The Southwest Louisiana Forestry Forum, an educational program of the LSU AgCenter, will be coming up soon. It will be on Saturday, March 17, at the Southern Forest Heritage Museum, Longleaf, LA. It is also the Annual Meeting of the SW LA Forestry Association.
I asked Mr. George Giltner, a Tree Farmer and past President, Beauregard Forestry Association, to share his comments about the benefits of attending Forestry Forums. Here are his thoughts:
This is the time of year to get updates, make new contacts, and to review management plans with the assistance of forest forums throughout the state. These meetings provide experts from the LSU AgCenter and other agencies to help deal with everything from estate planning to prescribed thinnings to maximize forest health and yield of our timber products. While we are in the information age with computers and online information, human to human communication is by far the best means of disseminating forest information.
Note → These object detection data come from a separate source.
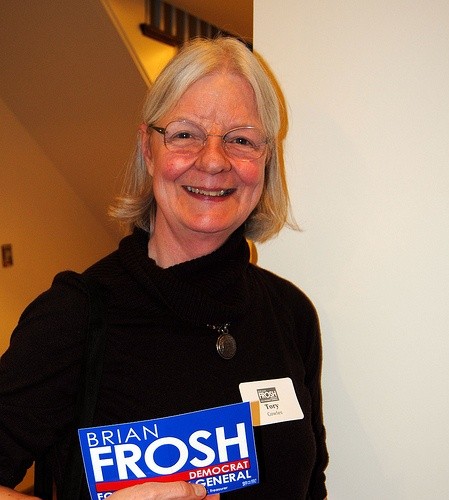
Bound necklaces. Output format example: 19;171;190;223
206;324;236;359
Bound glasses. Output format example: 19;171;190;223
150;121;273;163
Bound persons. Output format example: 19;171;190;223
0;38;329;500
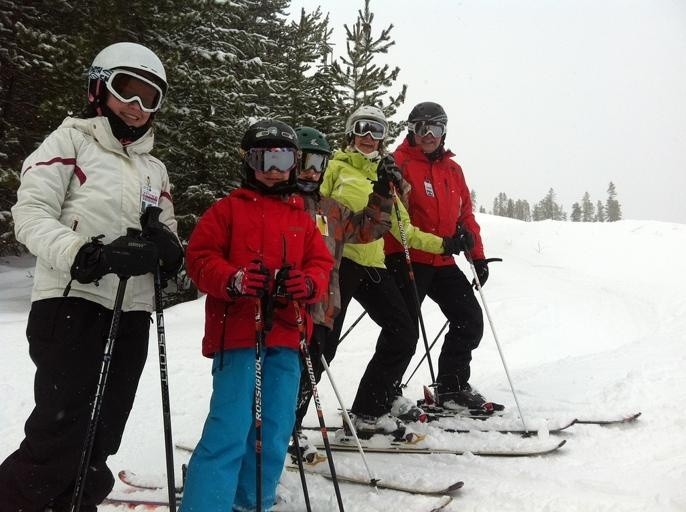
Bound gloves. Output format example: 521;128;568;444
472;259;488;290
441;228;474;256
367;155;403;199
64;224;184;299
286;270;314;301
226;263;270;299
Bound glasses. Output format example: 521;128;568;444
408;122;447;138
87;66;166;113
241;147;297;175
345;120;387;140
302;150;329;173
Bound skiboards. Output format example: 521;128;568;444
105;463;453;512
93;385;643;512
176;382;568;495
393;377;644;434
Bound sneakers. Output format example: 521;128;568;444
342;410;416;443
289;431;318;462
388;391;427;423
433;385;505;415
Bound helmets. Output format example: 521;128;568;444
408;101;448;126
87;42;169;104
345;106;389;136
241;118;333;155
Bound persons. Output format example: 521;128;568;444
389;102;504;418
176;120;336;512
1;40;184;512
292;125;405;466
291;105;474;465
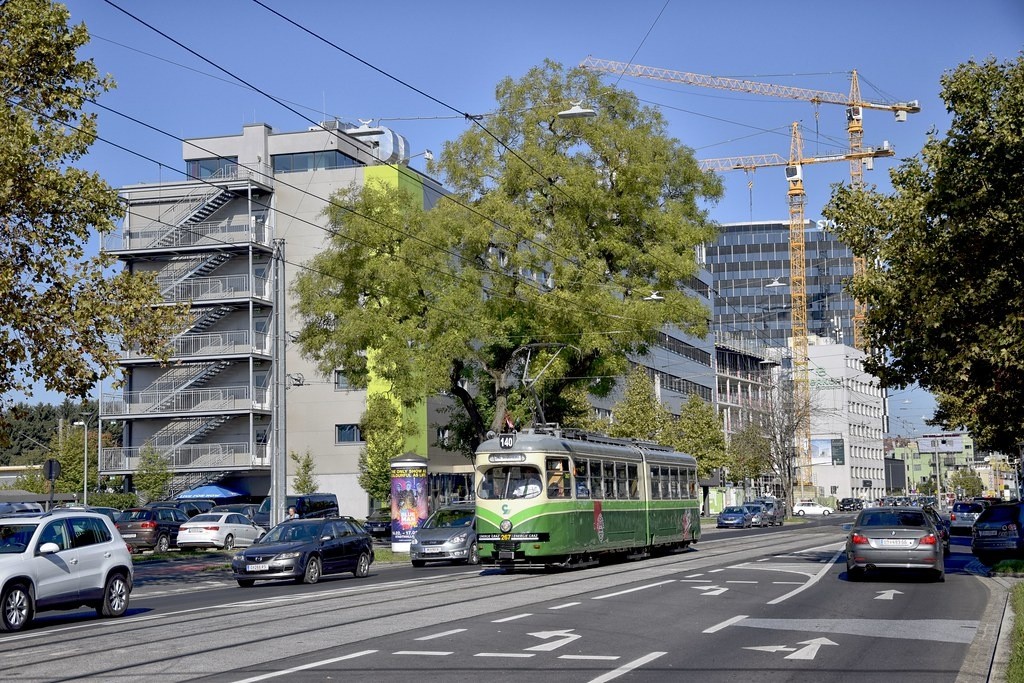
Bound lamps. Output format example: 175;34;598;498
643;291;666;301
901;398;913;404
759;357;776;364
558;97;598;118
766;277;788;288
920;415;927;419
396;148;433;164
Our Tree Farm has benefited over the years with professional advice from forest specialists. Dad first experimented with Timber Stand Improvement with a garden tractor modified to power a heavy drill that he used to inject herbicide. That did not work as the cull trees simply continued to grow with dead holes in the trunk. After attending one of the first available forestry meetings, he learned about girdling to destroy the cambium layer for hardwood control. Then we were off deadening hardwoods every weekend to improve our pine stands. From that time on, we made every effort to keep up with the educational information at forestry seminars. Probably the most significant seminars were on marketing timber for final rotation sales. We doubled our expected returns by using sealed bids and the services of foresters for sales. Estate planning seminars also had a profound effect on our ability to send the kids to college and to retain capital in the Tree Farm after Dad passed.
Last year after hearing emphasis on fire protection, budget cuts affecting response times of fire fighters, and the need for continued management in a down market, we took our forester’s advice for a thinning on our home 80 acres. Most of our fire lanes are now 20 to 25 feet wide, yaupon and other flammable brush has been reduced to ground level, and crowded pine beetle Ips infected areas have removed or opened up for healthy forest growth.
Forestry forums have always been a catalyst for action. The emphasis of subject matter that they bring forward, a better way to manage forests, and just the private discussions and interactions at meetings with professionals, lead to making the family forest more profitable and viable. Plan on attending one or more!
Attitude of gratitude: Thank you, George for your comments.